The first episode of the film series was broadcast to its home audience back in 1997. Peter Haber (Beck himself) was in his early forties and Persbrandt in his early thirties. Indeed, for a while Gunvald’s role was as the over-excited rookie – a position that Oskar has since taken up and also graduated from. Viewers who have been able to watch the series in real time will have watched the characters mature and age. For those of us in the UK who have seen the films over a year or so the experience is quite different. How could Gunvald be old? We saw him beating up ne’er-do-wells only a few weeks ago. The ageing process has been telescoped, in a way not of the film-makers’ doing. I think we were also blind-sided by the end of the previous episode, The Hospital Murders, in which the producers allow Beck and Gunvald the chance to be ordinary middle-aged men, and made us feel that perhaps Gunvald would have the chance to bow out quite happily.
Difficult viewing it may be but I think that in the end the producers made the right decision to have Gunvald fatally shot. There is scarcely an episode in which Gunvald is not facing down the barrel of a criminal’s gun. Despite the heavy penalties for shooting a Swedish detective, are we really to believe that Gunvald is indestructible? After 30 films it is entirely reasonable that his luck may just run out.
Let’s not fall into the trap of thinking of Gunvald as some Swedish policing national treasure. He is, especially in the early episodes (admittedly, not yet broadcast on BBC FOUR) a misogynist and a bully, swift to anger and slow of brain. No one would have blamed Martin Beck for cutting him loose on one of the many occasions when Beck’s bosses suggest it. How the Helvete has he killed only one pedestrian when driving as he does?
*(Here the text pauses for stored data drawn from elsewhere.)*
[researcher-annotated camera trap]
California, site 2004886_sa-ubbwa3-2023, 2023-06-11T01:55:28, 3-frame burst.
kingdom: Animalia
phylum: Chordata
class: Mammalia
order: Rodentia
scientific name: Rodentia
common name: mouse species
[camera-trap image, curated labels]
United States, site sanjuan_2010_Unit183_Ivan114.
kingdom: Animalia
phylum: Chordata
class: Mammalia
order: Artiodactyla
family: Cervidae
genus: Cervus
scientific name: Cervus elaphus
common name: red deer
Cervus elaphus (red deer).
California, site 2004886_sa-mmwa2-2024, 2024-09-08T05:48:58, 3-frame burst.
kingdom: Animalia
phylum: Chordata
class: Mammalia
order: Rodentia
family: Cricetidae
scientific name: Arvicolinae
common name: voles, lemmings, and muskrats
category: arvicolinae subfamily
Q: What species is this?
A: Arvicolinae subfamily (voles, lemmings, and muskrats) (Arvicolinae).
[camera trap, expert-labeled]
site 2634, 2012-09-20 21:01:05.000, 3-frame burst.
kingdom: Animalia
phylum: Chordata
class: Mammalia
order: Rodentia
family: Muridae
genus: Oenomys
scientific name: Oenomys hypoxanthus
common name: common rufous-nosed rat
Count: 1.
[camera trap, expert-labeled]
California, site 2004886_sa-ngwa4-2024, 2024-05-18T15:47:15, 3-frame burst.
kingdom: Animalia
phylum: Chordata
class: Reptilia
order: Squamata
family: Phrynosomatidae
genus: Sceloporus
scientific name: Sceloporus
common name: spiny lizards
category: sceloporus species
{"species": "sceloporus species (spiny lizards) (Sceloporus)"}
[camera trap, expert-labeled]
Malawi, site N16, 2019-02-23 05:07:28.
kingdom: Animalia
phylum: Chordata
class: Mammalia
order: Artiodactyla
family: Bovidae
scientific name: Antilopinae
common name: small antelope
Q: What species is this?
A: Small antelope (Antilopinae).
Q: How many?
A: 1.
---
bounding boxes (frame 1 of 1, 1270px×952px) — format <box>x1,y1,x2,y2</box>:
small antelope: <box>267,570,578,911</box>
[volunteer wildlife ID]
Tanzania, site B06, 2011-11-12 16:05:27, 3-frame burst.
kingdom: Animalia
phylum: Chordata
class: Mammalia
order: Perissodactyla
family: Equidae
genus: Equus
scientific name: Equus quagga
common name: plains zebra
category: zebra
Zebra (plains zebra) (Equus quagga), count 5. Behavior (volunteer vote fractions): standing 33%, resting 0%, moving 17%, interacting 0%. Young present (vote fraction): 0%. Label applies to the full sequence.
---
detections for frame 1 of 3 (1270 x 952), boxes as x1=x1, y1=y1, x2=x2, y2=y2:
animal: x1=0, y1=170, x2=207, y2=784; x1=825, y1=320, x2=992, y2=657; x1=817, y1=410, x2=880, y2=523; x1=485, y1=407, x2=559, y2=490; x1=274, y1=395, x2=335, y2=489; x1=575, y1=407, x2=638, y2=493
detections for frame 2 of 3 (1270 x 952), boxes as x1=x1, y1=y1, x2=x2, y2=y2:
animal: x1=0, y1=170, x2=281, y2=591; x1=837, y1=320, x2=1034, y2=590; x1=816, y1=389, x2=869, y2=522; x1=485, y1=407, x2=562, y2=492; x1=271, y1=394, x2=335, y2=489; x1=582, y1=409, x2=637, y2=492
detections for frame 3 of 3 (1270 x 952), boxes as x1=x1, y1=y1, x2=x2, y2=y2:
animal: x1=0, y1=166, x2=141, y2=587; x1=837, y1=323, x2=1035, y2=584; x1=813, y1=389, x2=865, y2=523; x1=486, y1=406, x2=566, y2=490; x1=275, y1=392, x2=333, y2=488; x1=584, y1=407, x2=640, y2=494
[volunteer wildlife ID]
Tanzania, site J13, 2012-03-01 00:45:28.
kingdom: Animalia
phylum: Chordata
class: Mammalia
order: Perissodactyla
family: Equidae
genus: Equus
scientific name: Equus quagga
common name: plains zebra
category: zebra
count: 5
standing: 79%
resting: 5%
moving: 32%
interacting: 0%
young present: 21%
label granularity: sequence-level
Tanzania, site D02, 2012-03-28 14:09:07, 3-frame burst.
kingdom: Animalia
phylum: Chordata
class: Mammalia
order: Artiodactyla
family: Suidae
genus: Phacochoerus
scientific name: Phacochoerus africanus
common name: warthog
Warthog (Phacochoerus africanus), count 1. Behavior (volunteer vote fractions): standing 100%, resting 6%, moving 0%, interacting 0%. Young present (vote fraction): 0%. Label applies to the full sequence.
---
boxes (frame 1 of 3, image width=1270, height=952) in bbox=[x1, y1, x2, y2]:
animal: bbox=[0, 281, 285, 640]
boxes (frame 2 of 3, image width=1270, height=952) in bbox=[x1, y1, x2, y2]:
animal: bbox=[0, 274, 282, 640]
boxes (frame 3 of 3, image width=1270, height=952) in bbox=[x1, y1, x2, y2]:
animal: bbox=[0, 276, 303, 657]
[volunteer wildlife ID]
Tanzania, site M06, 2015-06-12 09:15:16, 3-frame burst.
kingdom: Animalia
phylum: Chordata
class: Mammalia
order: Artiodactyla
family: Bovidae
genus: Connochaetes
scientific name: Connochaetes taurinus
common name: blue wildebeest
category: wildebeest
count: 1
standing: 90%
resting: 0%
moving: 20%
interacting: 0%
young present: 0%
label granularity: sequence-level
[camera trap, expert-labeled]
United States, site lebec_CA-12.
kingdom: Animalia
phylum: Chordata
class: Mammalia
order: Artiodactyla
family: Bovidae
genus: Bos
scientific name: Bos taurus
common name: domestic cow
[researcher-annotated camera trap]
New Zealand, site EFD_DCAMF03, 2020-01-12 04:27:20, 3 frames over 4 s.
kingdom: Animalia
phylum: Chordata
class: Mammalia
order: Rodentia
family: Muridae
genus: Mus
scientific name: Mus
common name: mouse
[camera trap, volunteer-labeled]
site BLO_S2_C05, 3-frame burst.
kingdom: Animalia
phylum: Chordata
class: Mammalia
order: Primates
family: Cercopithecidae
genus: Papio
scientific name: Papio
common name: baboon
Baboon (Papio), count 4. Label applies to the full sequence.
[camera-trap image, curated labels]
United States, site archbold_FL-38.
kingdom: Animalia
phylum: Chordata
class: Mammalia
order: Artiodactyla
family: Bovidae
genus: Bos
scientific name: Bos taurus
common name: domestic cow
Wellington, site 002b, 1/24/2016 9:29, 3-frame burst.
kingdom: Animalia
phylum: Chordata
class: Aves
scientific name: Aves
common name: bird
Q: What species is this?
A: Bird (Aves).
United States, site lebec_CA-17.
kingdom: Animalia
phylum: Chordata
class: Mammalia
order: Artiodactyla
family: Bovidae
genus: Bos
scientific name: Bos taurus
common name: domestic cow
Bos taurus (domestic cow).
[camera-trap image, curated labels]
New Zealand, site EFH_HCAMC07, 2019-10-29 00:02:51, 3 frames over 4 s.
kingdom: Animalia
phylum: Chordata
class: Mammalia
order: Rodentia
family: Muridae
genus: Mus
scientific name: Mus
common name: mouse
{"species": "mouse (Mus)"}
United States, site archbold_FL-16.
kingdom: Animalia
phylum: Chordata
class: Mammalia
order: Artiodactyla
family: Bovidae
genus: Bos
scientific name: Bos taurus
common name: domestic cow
Persbrandt has commented that there could never be a huge amount of room to develop Gunvald’s character but that isn’t to say we’ve seen no growth. He finds mutual respect with Alice Levander. He attempts to build bridges with his sister after years estranged. But the relationship with his ‘surprise’ son is not developed, nor is the friendship with Beck’s daughter Inger. The memorial service, very sparsely attended for a policeman shot in service, raises in itself many questions about the life of Gunvald Larsson, and its meaning.
We can think all these things, and know the shooting probably makes sense, and although Persbrandt was hardly on set for this episode it’s hidden quite well, and the actual crime story isn’t too bad. But it’s a mark of the acting of Mikael Persbrandt and Peter Haber that none of those things matter today. Gunvald is dead, and for the moment we are inconsolable.